One of the strikes against Huawei at that time was that their products were largely bootlegged or hacked versions of Cisco kit, and here had already been a number of lawsuits served against them by Cisco for IP and copyright infringement (this would explain the poor quality code and lack of repeatable builds) . However, trying to sue a Chinese company for IP theft in a Chinese court is a fools errand. They are also owned by an ex-General of the PLA. It was also inferred that 'they' did not want Huawei to get hold of Marconi's IP and knowledge about how the UK's existing telecom's network worked, for obvious reasons.

Eventually Marconi was bought by Ericsson, mainly for the Marconi SpA Access Hub products. The useless American companies were spun back off and support for the existing System X networks was spun off to a new independent company called telent. Ericsson killed off the Softswitch 2000 product shortly afterwards, forcing it's customers to take on the Ericsson softwitch, which still didn't work. Shortly after the contracts were announced, the American MBAs departed from Bt's management as the MCI Worldcom merger was off   BT converted two System X exchanges in South Wales to the Ericsson softswitch for 21CN, but after  two years of it not working properly (even only hosting a couple of hundred BT employees' lines) the  programme was halted (and I believe in the process Ericsson had to pay BT a hefty penalty payment for it's poor performance). BT were also not happy with Alcatel's Access Hub equipment after it was rolled out, so their contract was not renewed and it was instead awarded to ECI of Israel.
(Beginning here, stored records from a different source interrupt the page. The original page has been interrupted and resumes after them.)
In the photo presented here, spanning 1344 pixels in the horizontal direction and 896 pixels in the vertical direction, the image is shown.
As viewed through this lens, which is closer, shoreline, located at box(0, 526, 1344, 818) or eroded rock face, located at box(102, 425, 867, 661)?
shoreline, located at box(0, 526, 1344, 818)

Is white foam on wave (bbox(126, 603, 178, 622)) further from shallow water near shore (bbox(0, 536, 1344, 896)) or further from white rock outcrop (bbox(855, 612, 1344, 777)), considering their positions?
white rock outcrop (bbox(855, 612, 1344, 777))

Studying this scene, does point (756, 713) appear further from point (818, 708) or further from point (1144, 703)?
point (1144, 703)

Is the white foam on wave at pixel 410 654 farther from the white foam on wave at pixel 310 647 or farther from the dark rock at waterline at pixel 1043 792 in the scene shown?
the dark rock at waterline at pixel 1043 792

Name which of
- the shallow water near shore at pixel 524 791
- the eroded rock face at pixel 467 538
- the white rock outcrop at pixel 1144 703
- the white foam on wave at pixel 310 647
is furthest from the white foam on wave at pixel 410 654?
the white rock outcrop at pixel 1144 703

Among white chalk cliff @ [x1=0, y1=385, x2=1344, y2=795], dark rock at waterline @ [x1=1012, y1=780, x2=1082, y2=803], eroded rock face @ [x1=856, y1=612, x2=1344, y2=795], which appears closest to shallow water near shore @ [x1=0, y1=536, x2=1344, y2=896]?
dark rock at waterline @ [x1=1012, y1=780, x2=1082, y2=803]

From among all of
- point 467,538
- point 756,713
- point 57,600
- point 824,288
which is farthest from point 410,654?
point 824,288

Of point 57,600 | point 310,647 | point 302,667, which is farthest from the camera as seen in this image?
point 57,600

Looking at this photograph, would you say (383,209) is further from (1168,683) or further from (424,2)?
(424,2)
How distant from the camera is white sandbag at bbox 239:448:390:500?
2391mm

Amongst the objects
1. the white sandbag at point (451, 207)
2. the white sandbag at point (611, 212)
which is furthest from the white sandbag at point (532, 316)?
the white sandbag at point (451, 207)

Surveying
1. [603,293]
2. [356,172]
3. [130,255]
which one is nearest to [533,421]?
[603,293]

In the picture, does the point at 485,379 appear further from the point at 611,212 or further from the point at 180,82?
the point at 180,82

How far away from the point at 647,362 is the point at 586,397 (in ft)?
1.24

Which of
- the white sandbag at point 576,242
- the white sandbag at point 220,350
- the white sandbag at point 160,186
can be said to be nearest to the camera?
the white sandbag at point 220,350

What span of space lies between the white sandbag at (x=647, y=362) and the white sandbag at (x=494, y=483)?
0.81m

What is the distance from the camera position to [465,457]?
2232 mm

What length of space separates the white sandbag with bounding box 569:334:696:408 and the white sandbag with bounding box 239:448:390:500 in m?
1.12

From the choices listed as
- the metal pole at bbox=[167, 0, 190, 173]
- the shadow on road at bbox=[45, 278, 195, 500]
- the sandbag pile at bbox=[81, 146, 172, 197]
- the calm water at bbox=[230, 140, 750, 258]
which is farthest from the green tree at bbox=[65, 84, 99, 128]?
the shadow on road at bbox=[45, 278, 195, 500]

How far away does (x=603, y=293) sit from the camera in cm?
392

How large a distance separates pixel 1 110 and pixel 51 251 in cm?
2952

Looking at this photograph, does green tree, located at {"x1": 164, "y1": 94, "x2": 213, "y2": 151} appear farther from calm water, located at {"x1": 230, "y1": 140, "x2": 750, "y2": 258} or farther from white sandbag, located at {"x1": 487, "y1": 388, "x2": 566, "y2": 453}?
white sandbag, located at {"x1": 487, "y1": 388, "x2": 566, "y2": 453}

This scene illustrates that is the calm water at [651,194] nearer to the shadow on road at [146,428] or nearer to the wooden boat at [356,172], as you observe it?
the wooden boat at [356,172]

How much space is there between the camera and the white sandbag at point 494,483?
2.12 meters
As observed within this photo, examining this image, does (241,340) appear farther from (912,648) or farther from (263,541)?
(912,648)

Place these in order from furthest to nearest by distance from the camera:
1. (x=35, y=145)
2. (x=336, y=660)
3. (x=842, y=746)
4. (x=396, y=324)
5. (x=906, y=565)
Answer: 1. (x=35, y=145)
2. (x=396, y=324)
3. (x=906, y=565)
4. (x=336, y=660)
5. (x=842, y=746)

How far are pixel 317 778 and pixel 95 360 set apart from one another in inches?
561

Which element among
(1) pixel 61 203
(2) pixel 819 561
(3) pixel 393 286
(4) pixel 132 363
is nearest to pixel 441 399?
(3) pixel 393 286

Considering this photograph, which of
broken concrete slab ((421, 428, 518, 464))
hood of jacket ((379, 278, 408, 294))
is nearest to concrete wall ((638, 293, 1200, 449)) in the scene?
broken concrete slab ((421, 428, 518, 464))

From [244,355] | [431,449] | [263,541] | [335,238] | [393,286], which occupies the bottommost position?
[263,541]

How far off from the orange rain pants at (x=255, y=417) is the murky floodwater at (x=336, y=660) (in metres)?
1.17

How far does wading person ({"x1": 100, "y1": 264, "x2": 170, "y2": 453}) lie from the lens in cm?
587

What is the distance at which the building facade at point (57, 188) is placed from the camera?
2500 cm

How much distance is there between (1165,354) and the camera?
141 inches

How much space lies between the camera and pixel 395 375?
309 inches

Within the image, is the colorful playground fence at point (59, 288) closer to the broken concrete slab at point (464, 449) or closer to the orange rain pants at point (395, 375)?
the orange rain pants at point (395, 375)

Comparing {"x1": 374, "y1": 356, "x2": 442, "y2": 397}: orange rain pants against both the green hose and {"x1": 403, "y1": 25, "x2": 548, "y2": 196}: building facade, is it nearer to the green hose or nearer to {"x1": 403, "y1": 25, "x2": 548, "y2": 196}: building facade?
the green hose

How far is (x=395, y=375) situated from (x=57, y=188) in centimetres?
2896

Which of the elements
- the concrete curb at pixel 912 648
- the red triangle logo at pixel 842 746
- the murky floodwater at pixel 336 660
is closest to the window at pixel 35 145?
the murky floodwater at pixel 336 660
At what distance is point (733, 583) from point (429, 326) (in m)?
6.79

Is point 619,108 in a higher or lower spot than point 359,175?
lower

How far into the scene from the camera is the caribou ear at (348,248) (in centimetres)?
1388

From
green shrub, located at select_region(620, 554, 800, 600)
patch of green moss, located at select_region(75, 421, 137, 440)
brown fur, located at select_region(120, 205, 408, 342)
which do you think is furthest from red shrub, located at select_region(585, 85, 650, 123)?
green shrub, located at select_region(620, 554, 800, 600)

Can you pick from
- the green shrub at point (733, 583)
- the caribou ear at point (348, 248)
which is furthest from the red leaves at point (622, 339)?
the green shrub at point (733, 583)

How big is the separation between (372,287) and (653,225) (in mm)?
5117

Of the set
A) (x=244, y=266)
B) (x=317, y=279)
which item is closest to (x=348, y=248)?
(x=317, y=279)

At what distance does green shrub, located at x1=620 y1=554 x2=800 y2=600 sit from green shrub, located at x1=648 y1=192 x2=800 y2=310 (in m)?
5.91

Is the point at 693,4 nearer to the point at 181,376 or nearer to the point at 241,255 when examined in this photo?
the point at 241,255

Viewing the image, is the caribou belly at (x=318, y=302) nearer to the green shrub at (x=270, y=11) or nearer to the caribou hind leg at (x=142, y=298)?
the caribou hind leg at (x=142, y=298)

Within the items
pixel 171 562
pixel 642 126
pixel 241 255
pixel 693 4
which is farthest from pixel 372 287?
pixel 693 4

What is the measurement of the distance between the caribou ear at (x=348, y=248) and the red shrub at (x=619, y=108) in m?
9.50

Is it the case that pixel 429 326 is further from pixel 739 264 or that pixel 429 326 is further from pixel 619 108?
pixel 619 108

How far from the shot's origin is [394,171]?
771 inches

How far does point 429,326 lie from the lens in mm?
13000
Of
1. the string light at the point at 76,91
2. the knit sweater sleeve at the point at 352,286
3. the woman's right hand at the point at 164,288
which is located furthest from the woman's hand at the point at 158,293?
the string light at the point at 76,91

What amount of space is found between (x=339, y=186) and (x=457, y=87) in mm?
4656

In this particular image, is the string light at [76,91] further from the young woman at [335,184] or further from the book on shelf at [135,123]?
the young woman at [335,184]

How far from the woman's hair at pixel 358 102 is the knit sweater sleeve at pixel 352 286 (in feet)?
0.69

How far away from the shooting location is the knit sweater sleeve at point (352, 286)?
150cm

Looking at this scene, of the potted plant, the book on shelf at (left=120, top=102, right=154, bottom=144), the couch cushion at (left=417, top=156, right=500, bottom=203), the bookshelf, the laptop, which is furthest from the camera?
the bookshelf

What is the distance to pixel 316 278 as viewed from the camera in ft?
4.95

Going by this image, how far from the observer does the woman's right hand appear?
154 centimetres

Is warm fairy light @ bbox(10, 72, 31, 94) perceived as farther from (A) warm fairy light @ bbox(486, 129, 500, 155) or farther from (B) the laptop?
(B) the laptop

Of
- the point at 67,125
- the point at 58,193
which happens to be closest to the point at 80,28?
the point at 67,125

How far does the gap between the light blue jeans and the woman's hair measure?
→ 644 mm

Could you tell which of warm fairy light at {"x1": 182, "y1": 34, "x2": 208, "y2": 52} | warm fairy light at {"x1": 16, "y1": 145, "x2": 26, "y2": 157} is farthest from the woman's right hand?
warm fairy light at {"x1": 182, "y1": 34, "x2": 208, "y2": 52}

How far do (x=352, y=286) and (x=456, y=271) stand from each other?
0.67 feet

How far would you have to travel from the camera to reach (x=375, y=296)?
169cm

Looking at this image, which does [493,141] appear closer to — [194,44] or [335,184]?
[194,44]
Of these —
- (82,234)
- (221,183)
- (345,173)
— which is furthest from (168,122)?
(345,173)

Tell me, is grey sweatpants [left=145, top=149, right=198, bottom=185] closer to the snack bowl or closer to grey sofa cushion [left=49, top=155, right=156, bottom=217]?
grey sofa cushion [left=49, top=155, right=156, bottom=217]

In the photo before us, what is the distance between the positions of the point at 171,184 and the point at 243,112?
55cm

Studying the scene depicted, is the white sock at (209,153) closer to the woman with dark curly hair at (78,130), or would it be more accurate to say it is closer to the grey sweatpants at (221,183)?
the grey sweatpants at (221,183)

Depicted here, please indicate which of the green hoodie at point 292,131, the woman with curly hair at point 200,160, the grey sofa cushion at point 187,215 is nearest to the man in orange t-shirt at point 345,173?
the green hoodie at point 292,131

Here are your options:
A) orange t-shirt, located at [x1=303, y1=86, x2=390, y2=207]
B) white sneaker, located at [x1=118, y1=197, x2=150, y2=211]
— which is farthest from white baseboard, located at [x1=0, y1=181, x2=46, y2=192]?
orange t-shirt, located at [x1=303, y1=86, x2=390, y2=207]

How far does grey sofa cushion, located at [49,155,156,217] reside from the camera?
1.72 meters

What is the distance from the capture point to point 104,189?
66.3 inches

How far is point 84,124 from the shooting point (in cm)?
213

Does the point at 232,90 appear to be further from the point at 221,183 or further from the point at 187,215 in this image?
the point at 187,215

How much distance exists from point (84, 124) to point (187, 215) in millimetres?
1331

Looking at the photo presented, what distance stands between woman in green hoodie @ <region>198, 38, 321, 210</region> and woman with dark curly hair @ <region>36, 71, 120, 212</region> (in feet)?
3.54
Huawei continued to supply IP networking kit to BT, and having a foothold in the UK this then expanded into supplying 3G and 4G networking equipment to mobile telecom companies. Most of their contracts were won on the basis of pricing at or below cost, which is a pattern followed by a lot of Chinese companies (i.e. make no profit until you have a big enough market share with the customer, then steadily bring your prices up). telent briefly had an installation contract with them for mobile network equipment, but the contract was eventually terminated by telent as the price squeezing from Huawei's end meant telent were losing money on the deal.

TL:DR - the UK no longer has any indigenous telcoms industry due to management incompetence and short-sightedness on Marconi's part, lack of support from the government at the time and  BT awarding contracts purely on a lowest cost basis. Huawei are also dodgy as fuck (as are Cisco, HP, ECI and any other national-level telecoms kit provider. Ericsson and Alcatel are dodgy on competency reasons (though I would't put it past the French government to ask Alcatel to stick backdoors for spook access into their kit too).

...but at that moment the Huawai CEO was transfixed by a spear of frozen liquid waste from an airplane toilet facility.

the

Quote from: buzby on May 17, 2019, 12:19:09 AMI'll chip in. [...]

Good to see that Everything Working Fucking Shitly Due To Bids Being Cheekily Won By The Cheapest And Shittest Bidder isn't limited exclusively to... other sectors.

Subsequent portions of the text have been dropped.